Figure 2 — Design principles behind the creation and maintenance of Data Products.

Having established what data products are and what they are supposed to be able to enable, a set of design principles emerges behind successful implementations. They are illustrated in Figure 2 and further explained below:

  1. Autonomy and cohesion: Each data product functions as an autonomous, atomic unit that includes all necessary components such as code for data ingestion, transformation, sample data, unit tests, data quality tests, and infrastructure-as-code for provisioning. It also enforces access policies, ensuring that it remains a self-contained entity outputting a single denormalized dataset.
  2. Common development framework: The central IT department supports domain teams by developing a specification language based on the Open Application Model (OAM) for declarative data product definitions. This allows teams to autonomously create and manage their data products using a shared platform that handles the CI/CD pipeline and capability registry.
  3. Consistent metadata management: To enhance the searchability and interoperability of data products, a uniform cataloging process is established across domains. This includes standard metadata like unique names, descriptions, ownership, data sharing agreements, data classifications, and distribution rights.
  4. Automated governance and access control: Data product teams can specify access policies programmatically using role-based or attribute-based control methods. The platform integrates corporate identity management with data storage solutions, automating the execution of access controls and ensuring secure data distribution.
  5. Data sharing protocols: Data products support various sharing methods, prioritizing native mechanisms of the storage platform for similar producer-consumer environments (e.g., Redshift, Snowflake). When different storage platforms are used, data copying is considered a last resort, with strict adherence to governance and access controls to maintain security.
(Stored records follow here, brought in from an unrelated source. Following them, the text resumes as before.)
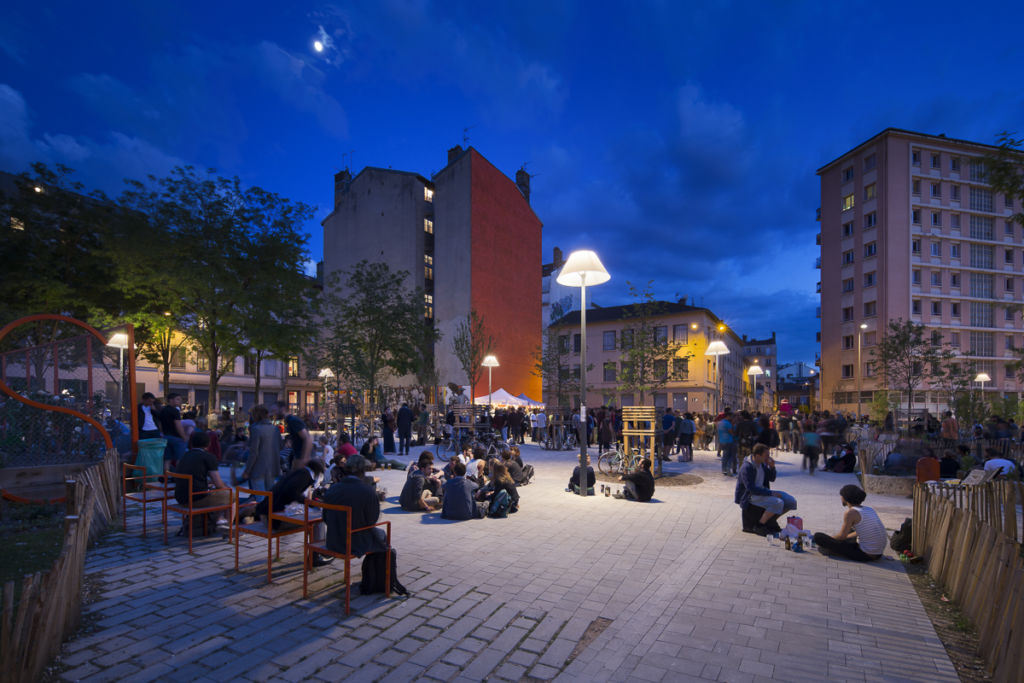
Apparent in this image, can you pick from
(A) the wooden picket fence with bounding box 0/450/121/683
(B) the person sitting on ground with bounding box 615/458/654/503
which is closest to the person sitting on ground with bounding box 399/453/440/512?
(B) the person sitting on ground with bounding box 615/458/654/503

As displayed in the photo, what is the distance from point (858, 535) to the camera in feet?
21.7

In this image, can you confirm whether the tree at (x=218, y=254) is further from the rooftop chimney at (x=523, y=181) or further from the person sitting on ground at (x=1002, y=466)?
the rooftop chimney at (x=523, y=181)

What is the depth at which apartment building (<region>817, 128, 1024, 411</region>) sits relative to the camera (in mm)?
43000

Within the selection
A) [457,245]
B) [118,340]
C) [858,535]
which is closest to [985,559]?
[858,535]

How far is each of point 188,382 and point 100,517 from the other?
3693cm

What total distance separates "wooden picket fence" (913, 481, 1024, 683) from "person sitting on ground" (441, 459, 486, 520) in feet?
20.0

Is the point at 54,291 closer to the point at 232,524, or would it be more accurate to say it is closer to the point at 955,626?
the point at 232,524

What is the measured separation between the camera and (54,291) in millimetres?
16797

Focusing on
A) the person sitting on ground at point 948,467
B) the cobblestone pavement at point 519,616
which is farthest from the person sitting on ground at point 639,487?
the person sitting on ground at point 948,467

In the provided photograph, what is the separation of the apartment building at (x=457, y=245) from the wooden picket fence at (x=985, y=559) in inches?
1318

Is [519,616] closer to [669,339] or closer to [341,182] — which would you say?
[669,339]

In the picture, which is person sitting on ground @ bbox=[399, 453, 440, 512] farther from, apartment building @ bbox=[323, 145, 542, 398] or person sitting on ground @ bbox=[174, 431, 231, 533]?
apartment building @ bbox=[323, 145, 542, 398]

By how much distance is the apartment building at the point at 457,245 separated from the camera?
3912 cm

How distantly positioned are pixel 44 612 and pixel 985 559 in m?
6.98
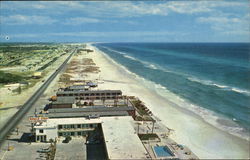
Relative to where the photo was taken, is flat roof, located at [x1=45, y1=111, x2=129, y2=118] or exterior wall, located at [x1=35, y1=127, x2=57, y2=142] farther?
flat roof, located at [x1=45, y1=111, x2=129, y2=118]

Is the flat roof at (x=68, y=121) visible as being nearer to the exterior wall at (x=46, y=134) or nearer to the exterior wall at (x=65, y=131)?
the exterior wall at (x=65, y=131)

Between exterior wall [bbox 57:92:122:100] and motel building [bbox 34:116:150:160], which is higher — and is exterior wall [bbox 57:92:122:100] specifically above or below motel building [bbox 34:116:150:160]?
above

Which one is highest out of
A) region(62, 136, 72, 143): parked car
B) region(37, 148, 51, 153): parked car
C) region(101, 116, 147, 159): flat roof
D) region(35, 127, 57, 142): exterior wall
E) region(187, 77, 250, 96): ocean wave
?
region(187, 77, 250, 96): ocean wave

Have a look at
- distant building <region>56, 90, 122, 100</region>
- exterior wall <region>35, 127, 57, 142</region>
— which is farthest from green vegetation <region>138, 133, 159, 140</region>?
distant building <region>56, 90, 122, 100</region>

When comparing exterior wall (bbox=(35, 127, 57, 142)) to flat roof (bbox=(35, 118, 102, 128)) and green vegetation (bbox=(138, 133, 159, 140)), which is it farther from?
green vegetation (bbox=(138, 133, 159, 140))

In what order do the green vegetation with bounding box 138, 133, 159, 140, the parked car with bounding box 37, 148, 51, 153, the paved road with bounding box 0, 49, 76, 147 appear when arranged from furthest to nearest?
the paved road with bounding box 0, 49, 76, 147 < the green vegetation with bounding box 138, 133, 159, 140 < the parked car with bounding box 37, 148, 51, 153

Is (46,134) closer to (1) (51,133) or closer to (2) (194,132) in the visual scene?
(1) (51,133)

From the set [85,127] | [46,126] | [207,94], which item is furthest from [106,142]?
[207,94]
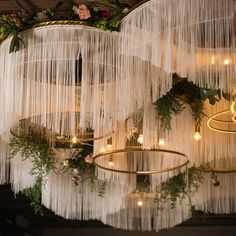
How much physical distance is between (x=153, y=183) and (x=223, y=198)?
760mm

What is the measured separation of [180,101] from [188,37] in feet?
5.24

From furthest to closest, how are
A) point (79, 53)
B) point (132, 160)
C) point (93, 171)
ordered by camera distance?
point (93, 171) < point (132, 160) < point (79, 53)

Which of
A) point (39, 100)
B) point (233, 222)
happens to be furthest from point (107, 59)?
point (233, 222)

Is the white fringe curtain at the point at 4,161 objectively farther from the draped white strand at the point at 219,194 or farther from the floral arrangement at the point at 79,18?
the draped white strand at the point at 219,194

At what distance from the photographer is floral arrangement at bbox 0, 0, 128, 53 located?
142 inches

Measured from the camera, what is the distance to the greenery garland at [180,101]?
174 inches

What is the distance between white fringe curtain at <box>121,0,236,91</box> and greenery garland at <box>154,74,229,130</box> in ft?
3.69

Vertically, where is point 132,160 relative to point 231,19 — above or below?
below

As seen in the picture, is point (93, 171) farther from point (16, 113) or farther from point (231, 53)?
point (231, 53)

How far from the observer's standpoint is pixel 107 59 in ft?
11.8

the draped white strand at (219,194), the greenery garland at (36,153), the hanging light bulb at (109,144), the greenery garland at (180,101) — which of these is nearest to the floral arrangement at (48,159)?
the greenery garland at (36,153)

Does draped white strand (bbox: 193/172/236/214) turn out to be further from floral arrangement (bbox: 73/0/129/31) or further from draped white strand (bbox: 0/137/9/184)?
floral arrangement (bbox: 73/0/129/31)

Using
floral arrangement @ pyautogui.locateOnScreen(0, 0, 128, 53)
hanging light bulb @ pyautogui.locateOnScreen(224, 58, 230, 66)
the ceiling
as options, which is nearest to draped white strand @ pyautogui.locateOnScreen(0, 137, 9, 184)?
floral arrangement @ pyautogui.locateOnScreen(0, 0, 128, 53)

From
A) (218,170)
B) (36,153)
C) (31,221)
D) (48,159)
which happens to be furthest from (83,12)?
(31,221)
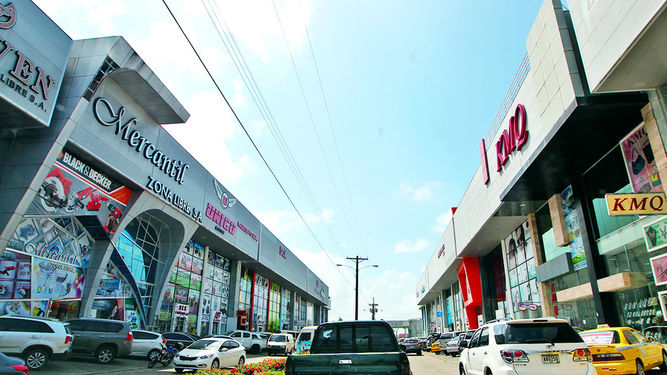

Types, levels and examples of data products

Having explored key characteristics of and recommended design principles behind data products, let’s consider that not all are created equal. Data products exist in different shapes and types, which is sometimes what complicates the concept in people’s eyes as to what they are and what they are not.

Data products may live in different “stages.” Sometimes, these are referred to as a medallion architecture, where a data product can be promoted from bronze, to silver, to gold.

Such classifications are perfectly in line with the one we’ll maintain for the purposes of this point of view, as presented in Figure 3. We’ve defined 4 subsequent levels:

  • Level 1 — Raw/Staged data: This initial level involves raw data from various sources, which is standardized and subjected to basic quality controls such as format standardization and null checks. It also includes the addition of audit columns like load ID and date, maintaining a comprehensive history by each load date to track data lineage.
  • Level 2 — Conformed data: At this level, raw data is processed and transformed into a normalized dimensional data model. This stage consolidates historical data and ensures data integrity and consistency through rigorous normalization and confirmation processes, facilitating easier access and analysis.
  • Level 3 — Analytics-ready data: Data at this stage is cross-functional, integrated with master identifiers, and organized into denormalized, flat datasets. This level focuses on ensuring data consistency across different subject areas, integrating common business rules, and precalculating key performance indicators (KPIs) to support analytics.
  • Level 4 — Fit for purpose data: The most refined level, designed to meet specific needs of consuming applications, often customized for particular business functions like marketing analytics, patient analytics, and return on investment (ROI) calculations in industries such as pharmaceuticals. This data is tailored to drive specific business actions and decisions.
Figure 3 — Subsequent levels of data products, increasingly tailored to meet specific business needs.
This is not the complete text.